Can you go on with the personal account of managing PCOS, metformin side effects and the decision to try Keto, picking up after its final sentence?

--- Selected text Enclosed Below ---

The aftermath of this has been me taking my prescribed birth control pills religiously and terrible tummy issues from taking metformin for sugar regulation. Which is another important thing I forgot to mention. PCOS keeps your body from breaking down sugars correctly so I have to take medication for it. Unfortunately I have the worse reactions to it. See according to the studies your body is supposed to get used to the medications and any side effects should go away. “Should” being the keyword here. However months later I’m in a world of tummy aches and diarrhea.
I’ve reduced my dosage and only when I forget to take the medication does everything digest normally. Adding dietary fiber has yielded mixed results. The only thing that seems to help is the addition of more meat to my diet. It is with this knowledge and the knowledge that I need to lose weight to improve my condition that I’ve made the drastic decision to try Keto in hopes that the extra meat and veggies will help my digestion and help me lose weight like a normal human being.

--- End of Enclosed Selected text ---
--- Extracted information Enclosed Below ---

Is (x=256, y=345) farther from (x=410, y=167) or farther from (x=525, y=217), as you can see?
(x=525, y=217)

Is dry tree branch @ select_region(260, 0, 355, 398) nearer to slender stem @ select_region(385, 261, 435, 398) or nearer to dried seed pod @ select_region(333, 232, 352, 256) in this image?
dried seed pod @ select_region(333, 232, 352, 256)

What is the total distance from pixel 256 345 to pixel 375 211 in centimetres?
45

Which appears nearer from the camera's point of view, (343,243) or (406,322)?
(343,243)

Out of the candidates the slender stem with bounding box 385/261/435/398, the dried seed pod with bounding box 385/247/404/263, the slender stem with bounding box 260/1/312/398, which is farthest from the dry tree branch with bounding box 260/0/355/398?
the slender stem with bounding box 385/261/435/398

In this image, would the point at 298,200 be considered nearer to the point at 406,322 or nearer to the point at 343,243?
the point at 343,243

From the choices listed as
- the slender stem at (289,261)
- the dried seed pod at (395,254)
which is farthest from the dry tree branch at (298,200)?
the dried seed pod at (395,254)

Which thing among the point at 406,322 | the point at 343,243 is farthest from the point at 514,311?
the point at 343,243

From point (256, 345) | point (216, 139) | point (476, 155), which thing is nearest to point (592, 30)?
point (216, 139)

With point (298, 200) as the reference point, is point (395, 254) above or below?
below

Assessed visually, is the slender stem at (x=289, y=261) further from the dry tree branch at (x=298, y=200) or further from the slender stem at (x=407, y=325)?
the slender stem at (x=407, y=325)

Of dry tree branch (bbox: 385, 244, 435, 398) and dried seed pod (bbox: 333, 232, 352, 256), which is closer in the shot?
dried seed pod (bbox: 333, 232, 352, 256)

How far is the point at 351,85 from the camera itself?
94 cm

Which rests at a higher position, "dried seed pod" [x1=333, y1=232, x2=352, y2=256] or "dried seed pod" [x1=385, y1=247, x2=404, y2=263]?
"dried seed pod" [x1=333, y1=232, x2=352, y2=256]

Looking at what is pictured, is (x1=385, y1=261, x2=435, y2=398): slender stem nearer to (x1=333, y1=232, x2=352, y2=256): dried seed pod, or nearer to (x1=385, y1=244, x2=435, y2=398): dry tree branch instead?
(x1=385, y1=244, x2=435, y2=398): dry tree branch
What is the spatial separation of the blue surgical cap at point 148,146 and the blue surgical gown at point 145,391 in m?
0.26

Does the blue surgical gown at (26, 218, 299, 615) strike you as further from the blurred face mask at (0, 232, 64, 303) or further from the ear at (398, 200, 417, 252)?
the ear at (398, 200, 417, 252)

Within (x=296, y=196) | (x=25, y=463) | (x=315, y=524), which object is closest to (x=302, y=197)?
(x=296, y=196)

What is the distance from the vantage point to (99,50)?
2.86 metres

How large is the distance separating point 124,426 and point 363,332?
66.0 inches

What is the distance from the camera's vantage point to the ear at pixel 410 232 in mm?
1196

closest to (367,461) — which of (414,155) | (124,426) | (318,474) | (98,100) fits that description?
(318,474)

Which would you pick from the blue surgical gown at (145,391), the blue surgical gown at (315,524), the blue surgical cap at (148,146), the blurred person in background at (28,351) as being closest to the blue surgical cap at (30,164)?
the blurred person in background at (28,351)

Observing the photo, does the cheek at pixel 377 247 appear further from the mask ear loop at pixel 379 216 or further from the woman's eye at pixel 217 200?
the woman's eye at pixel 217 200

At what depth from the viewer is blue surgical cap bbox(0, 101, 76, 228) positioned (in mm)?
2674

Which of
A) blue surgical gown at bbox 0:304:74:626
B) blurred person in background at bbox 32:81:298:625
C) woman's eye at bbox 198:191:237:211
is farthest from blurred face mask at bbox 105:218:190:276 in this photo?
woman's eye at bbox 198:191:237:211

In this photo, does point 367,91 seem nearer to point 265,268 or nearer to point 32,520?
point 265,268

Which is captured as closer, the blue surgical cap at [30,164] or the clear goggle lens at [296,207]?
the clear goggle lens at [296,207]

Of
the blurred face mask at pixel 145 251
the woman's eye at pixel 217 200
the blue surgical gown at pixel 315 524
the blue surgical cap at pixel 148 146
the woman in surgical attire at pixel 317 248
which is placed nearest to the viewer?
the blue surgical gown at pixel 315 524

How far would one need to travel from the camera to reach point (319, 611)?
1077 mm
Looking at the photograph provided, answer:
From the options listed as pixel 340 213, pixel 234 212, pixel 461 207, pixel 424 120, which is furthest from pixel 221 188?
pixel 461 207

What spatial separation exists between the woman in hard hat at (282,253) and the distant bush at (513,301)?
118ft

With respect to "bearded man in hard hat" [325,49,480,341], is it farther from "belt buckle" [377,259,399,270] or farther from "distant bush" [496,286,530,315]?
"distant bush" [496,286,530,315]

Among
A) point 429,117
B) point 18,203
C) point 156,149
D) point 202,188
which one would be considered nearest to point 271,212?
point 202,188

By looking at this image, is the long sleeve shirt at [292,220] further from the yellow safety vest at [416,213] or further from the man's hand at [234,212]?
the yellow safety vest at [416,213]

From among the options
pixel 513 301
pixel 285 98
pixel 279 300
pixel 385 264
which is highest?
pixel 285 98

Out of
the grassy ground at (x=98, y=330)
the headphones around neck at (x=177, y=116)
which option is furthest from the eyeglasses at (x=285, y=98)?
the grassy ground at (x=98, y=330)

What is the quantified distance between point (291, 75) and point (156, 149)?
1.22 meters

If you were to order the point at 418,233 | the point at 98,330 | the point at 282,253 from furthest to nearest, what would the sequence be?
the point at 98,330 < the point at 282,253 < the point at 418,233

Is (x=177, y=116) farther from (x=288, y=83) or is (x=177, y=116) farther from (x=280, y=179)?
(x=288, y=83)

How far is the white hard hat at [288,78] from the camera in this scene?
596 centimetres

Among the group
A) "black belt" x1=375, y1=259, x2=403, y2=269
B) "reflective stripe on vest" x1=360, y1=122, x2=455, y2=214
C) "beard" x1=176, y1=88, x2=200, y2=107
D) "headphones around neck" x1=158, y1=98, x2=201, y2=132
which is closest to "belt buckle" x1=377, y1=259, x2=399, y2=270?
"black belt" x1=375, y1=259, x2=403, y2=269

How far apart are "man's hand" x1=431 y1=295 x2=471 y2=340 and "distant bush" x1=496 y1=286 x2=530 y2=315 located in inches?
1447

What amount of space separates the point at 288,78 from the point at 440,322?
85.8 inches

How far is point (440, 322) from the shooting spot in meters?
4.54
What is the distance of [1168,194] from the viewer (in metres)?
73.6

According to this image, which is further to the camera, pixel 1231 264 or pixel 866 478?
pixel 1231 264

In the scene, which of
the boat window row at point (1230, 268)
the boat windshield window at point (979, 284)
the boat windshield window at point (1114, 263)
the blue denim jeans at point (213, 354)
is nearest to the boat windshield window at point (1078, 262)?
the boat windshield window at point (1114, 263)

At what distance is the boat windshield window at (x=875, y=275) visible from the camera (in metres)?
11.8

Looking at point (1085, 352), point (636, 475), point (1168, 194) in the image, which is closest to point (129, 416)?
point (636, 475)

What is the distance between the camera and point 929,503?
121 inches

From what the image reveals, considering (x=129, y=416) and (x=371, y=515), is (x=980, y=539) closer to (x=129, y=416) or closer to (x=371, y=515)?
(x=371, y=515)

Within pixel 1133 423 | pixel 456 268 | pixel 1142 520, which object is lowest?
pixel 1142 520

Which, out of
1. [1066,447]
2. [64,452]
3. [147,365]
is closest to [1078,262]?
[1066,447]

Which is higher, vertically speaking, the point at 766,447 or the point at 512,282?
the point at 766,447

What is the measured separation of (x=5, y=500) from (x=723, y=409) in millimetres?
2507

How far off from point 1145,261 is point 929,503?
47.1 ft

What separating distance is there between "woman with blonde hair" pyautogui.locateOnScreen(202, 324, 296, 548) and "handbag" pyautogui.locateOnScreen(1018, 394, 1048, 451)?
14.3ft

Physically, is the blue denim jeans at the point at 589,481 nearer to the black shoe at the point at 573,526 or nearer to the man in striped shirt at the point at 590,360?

--- End of Enclosed Extracted information ---

§ **Exercise result**:
I work a rather active job. I ride my bike to work. In a normal body I’d be dropping weight and gaining muscle like crazy, I know because my legs are muscular and toned, my arms have some minor chub, but the tummy fat won’t budge. So as an insane last ditch effort to put a dent into the weight I gained going off of birth control, I’m in the planning stages of cutting carbs and sugar for awhile, documenting strange journey. I’ll be posting recipes and good resources I find. God help me. I love bread, sugar and all the things. i love carbs. I feel like I’ve lost my mind even thinking of attempting this.